Christie Associates to Be Sentenced for New Jersey Bridge Scandal

Christie Associates to Be Sentenced for New Jersey Bridge Scandal
Bridget Anne Kelly, former deputy chief of staff to New Jersey Governor Chris Christie, arrives for her sentencing in the Bridgegate trial at the Federal Courthouse in Newark, N.J., onMarch 29, 2017. (REUTERS/Lucas Jackson)
Reuters
3/29/2017
Updated:
3/29/2017

Two former associates of New Jersey Governor Chris Christie were scheduled to be sentenced on Wednesday for their roles in the “Bridgegate” lane closure scandal that played a part in torpedoing the Republican’s White House ambitions.

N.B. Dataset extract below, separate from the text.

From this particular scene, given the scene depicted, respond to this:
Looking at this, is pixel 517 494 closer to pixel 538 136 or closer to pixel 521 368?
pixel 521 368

Bridget Kelly, 44, a former deputy chief of staff to Christie, and Bill Baroni, 45, the former deputy executive director of the Port Authority of New York and New Jersey, were found guilty in November of orchestrating the shutdown of access lanes at the heavily used George Washington Bridge in 2013.

Prosecutors said the resulting traffic gridlock was intended to punish a local mayor for refusing to back Christie’s re-election bid, as the governor’s aides tried to burnish his bipartisan credentials in advance of his run for president.

Christie has denied any involvement and was not charged. But the scandal’s lasting fallout dampened enthusiasm for Christie as he sought the Republican nomination for president in 2016 and later helped cost him a job in President Donald Trump’s administration.

Federal prosecutors have asked U.S. District Judge Susan Wigenton in Newark to sentence Kelly and Baroni to about three years in prison, saying in court papers a stiff punishment was needed to reflect the seriousness of government corruption.

Bill Baroni (C) New Jersey Gov. Chris Christie's former top appointee at the Port Authority of New York and New Jersey, and his attorney Michael Baldassare, (center L) leave Federal Court after a hearing for jury selection in Newark, N.J., on Sept. 13, 2016. (AP Photo/Mel Evans)
Bill Baroni (C) New Jersey Gov. Chris Christie's former top appointee at the Port Authority of New York and New Jersey, and his attorney Michael Baldassare, (center L) leave Federal Court after a hearing for jury selection in Newark, N.J., on Sept. 13, 2016. (AP Photo/Mel Evans)

Lawyers for the defendants, meanwhile, have asked for probation or community service.

In court filings seeking a light sentence, Kelly’s lawyers noted she did not profit from the plot and that she is a single mother of four. Baroni’s lawyers, meanwhile, emphasized his “exemplary life of public service, generosity and charity.”

But U.S. prosecutors told Wigenton the defendants “committed a monumental betrayal of the public trust” and should be punished accordingly.

Christie, in Washington for an event at the White House on Wednesday, kept his distance in a television interview.

Asked if he thought his associates should serve time in prison, he told NBC’s “Today” program: “The judge will do what the judge believes is appropriate.”

Kelly and Baroni testified at trial they believed the lane realignment was part of a legitimate traffic study based on what they had been told by David Wildstein, another Port Authority executive. But Wildstein, who pleaded guilty and appeared as the government’s star witness, told jurors the defendants were fully aware he invented the traffic study as a cover story.

In seeking prison terms, prosecutors accused Kelly and Baroni of committing perjury at trial.

Both defendants were expected to appeal their convictions. Wigenton earlier denied their request for a new trial.

No other officials have been charged in the Bridgegate plot, though prosecutors introduced evidence at trial suggesting that Christie and numerous members of his inner circle knew about the scandal earlier than they publicly acknowledged.